Het beroep is ingesteld tegen de beslissing van de rechtbank Breda van 2 november 2012, houdende de afwijzing van de vordering van de officier van justitie tot verlenging van de terbeschikkingstelling.
Het hof heeft gelet op de stukken, waaronder:
- het proces-verbaal van het onderzoek in eerste aanleg;
- de beslissing waarvan beroep;
- de akte van beroep van de terbeschikkinggestelde van 16 november 2012;
- het grievenformulier van 20 november 2012.
Het hof heeft ter zitting van 10 januari 2013 gehoord de terbeschikkinggestelde, bijgestaan door zijn raadsvrouw mr A.L. Louwerse, advocaat te Hoofddorp, en de advocaat-generaal mr E.J. Julsing-Nijenhuis.
Overwegingen:
Het standpunt van de terbeschikkinggestelde en zijn raadsvrouw
De rechtbank is ten onrechte niet ingegaan op het door de verdediging ingenomen standpunt betreffende de stoornis van de terbeschikkinggestelde die volgens de huidige diagnose zou afwijken van de stoornis ten tijde van het plegen van het indexdelict en daarom niet gebruikt kan worden als grondslag voor de verlenging van de maatregel, terwijl het voorts de vraag is of er ten tijde van het plegen van het indexdelict wel sprake was van een stoornis en deze de oplegging van de maatregel kon rechtvaardigende. De raadsvrouw heeft verzocht dat het hof zich alsnog daarover in zijn beslissing zal uitlaten.

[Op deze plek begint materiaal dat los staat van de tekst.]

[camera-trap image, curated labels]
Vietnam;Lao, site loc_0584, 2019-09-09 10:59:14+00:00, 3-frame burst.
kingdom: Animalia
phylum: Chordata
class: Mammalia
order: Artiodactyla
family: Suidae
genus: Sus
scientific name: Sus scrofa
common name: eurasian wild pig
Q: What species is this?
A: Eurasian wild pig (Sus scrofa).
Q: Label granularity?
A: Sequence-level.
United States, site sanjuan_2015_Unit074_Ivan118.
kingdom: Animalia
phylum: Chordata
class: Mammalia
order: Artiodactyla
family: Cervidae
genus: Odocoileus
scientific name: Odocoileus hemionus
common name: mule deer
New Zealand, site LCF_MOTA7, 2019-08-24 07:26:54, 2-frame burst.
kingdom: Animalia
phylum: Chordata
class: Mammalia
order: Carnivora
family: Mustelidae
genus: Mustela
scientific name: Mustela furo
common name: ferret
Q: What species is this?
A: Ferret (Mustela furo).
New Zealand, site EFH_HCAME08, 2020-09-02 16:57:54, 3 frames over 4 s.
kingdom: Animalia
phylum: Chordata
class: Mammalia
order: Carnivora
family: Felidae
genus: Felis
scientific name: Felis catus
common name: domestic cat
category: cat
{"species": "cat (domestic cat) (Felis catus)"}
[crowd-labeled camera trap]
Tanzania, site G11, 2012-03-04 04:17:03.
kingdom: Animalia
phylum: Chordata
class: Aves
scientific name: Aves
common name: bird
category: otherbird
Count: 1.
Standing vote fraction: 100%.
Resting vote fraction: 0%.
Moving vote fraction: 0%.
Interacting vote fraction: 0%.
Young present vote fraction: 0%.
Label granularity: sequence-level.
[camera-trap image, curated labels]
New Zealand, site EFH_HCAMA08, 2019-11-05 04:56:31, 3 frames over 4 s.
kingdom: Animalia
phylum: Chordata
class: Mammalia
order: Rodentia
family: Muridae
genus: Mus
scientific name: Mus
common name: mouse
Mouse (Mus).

De terbeschikkinggestelde wil rechtvaardigheid en hij wil tevens zijn terbeschikkingstelling op een goede manier afsluiten. Voor de terbeschikkinggestelde is dit zowel gevoelsmatig als in financieel opzicht van belang. Indien het hof het standpunt van de verdediging volgt, dan kan op basis daarvan om een schadevergoeding worden verzocht.
Het standpunt van de advocaat-generaal
De terbeschikkinggestelde heeft er belang bij dat het hof zich uitlaat over het door de rechtbank niet besproken standpunt van de verdediging. Formeel gezien had de rechtbank dit standpunt moeten bespreken.
De advocaat-generaal heeft geconcludeerd tot ontvankelijkheid van het beroep en tot bevestiging van de beslissing van de rechtbank met aanvulling van gronden.
Het oordeel van het hof
Het hof heeft begrip voor de gevoelens van de terbeschikkinggestelde en diens belangen. Nu echter de rechtbank - overeenkomstig de gewijzigde vordering van de officier van justitie ter zitting en de conclusie van de verdediging- de vordering tot verlenging heeft afgewezen, dient het beroep niet-ontvankelijk te worden verklaard.
Beslissing
Het hof:
Verklaart de terbeschikkinggestelde niet-ontvankelijk in zijn beroep.
Aldus gedaan door
mr Y.A.J.M. van Kuijck, als voorzitter,
mr A.W.M. Elders en mr E.G. Smedema als raadsheren,
en prof. dr. B.C.M. Raes en drs. E. Harmsen.als raden,
in tegenwoordigheid van D.P. Post als griffier,
en op 10 januari 2013 in het openbaar uitgesproken.
De raden zijn buiten staat deze beslissing mede te ondertekenen.